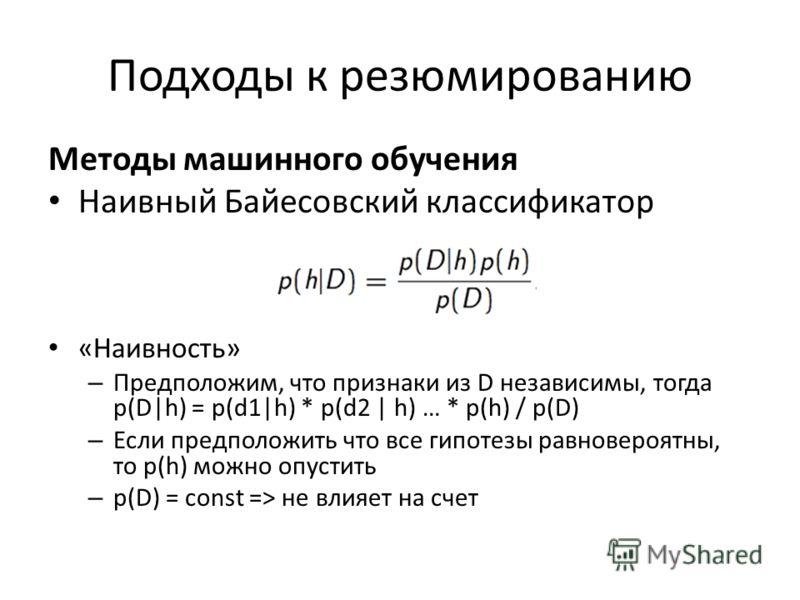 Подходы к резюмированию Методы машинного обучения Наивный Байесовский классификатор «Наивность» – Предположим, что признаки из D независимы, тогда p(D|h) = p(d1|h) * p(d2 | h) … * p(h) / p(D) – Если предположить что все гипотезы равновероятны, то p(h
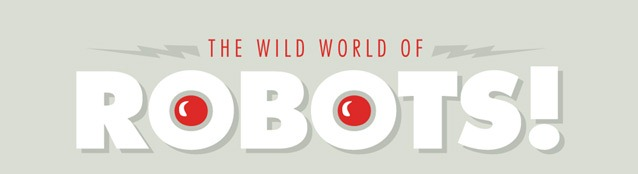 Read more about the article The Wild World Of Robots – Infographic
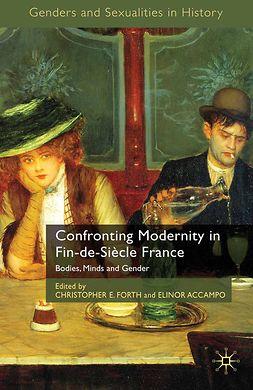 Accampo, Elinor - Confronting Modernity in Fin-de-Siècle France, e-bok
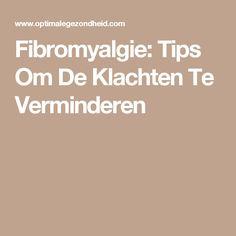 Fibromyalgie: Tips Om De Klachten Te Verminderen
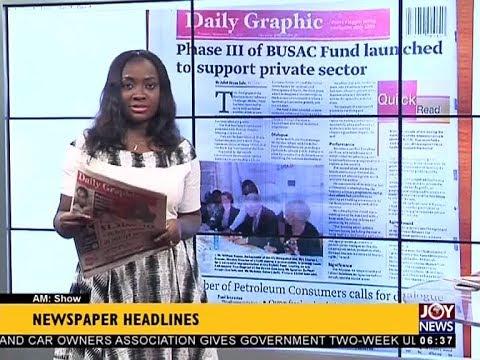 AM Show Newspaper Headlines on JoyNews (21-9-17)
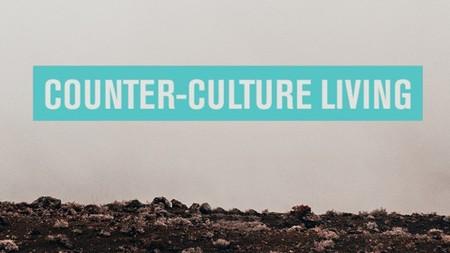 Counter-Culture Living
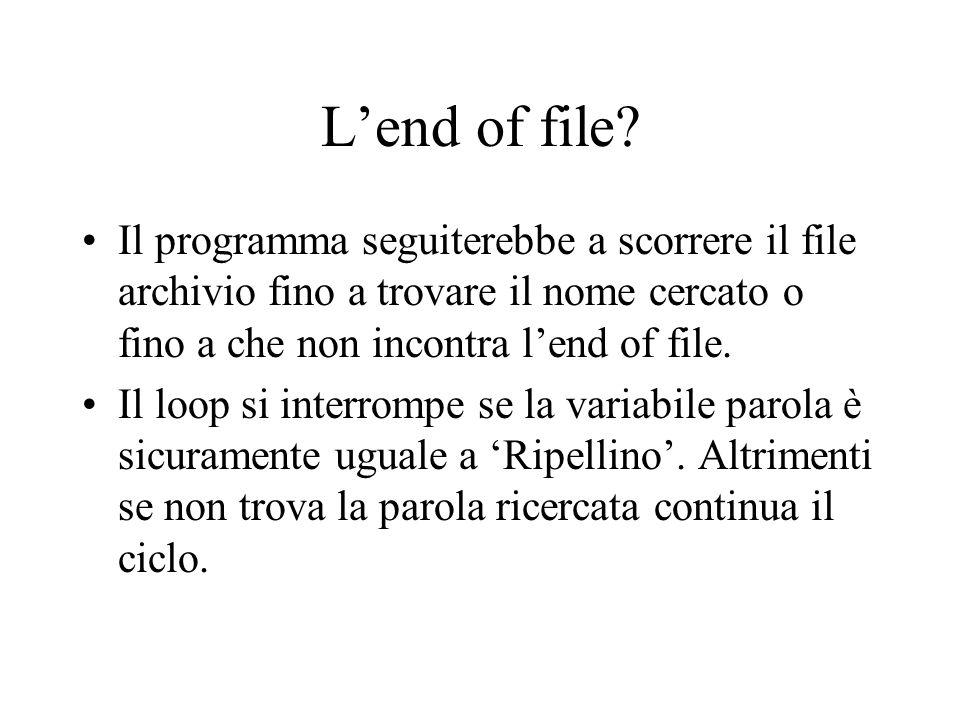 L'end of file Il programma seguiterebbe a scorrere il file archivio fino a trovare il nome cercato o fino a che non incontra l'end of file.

--

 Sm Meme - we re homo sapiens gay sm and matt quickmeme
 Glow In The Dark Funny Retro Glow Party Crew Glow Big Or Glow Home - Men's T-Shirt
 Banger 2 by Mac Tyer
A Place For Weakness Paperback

--

### REQUIRED WORK
Drop the pictures; return the lines above from the line containing "Подходы к резюмированию" to the line containing "Read more about", both included, exactly.

### ANSWER TO THIS TASK
 Подходы к резюмированию Методы машинного обучения Наивный Байесовский классификатор «Наивность» – Предположим, что признаки из D независимы, тогда p(D|h) = p(d1|h) * p(d2 | h) … * p(h) / p(D) – Если предположить что все гипотезы равновероятны, то p(h
 Read more about the article The Wild World Of Robots – Infographic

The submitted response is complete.